Gli imputati – secondo le ipotesi dell'accusa - avrebbero immesso sul mercato tonnellate di mele spacciandole come “biologiche” quando in realtà queste sarebbero state coltivate su terreni in Romania che sarebbero risultati in possesso di falsi certificati di conformità del terreno dichiarato come ecologico. L’indagine, infatti, sarebbe partita proprio dalla Romania, per arrivare poi fino a Verona dove gli imputati, si sarebbero associati, secondo l’impianto accusatorio, per rivendere quelle finte mele bio sul mercato ottenendo anche fondi pubblici.

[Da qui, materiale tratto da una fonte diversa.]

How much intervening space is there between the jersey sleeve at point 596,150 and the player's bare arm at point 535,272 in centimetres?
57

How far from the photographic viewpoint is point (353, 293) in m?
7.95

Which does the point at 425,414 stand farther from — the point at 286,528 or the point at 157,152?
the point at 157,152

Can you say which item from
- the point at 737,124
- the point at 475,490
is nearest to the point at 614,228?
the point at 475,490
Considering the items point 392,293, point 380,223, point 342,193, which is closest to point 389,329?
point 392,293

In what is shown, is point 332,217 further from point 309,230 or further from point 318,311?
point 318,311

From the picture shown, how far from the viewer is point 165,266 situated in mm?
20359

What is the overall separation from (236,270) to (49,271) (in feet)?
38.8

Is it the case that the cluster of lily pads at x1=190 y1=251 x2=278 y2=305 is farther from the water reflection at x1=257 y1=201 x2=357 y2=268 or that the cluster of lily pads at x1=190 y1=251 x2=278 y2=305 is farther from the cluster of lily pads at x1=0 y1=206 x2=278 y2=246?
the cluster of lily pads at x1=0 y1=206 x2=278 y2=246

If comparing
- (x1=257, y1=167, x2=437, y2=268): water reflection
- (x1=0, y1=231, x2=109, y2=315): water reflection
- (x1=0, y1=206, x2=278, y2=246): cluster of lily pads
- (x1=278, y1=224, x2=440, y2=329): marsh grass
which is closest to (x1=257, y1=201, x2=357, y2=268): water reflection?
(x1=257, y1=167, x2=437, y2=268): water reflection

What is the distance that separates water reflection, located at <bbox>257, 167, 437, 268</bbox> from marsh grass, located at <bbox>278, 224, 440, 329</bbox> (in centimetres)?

Le accuse ipotizzate vanno dalla truffa aggravata per il conseguimento di fondi pubblici fino all’associazione a delinquere contro il patrimonio e il commercio, alla frode per la coltivazione delle mele in Romania su un terreno con falsi certificati di conformità ecologica, fino al falso. Sono ipotizzate a carico di 10 indagati, tra i quali compaiono vertici, amministratori, tecnici e dipendenti di una cooperativa e di un consorzio con sede legale a Verona, ma al quale sono associate ben 1100 aziende con sede tra Verona, Padova, Rovigo e Mantova. Tra gli imputati anche tre polesani.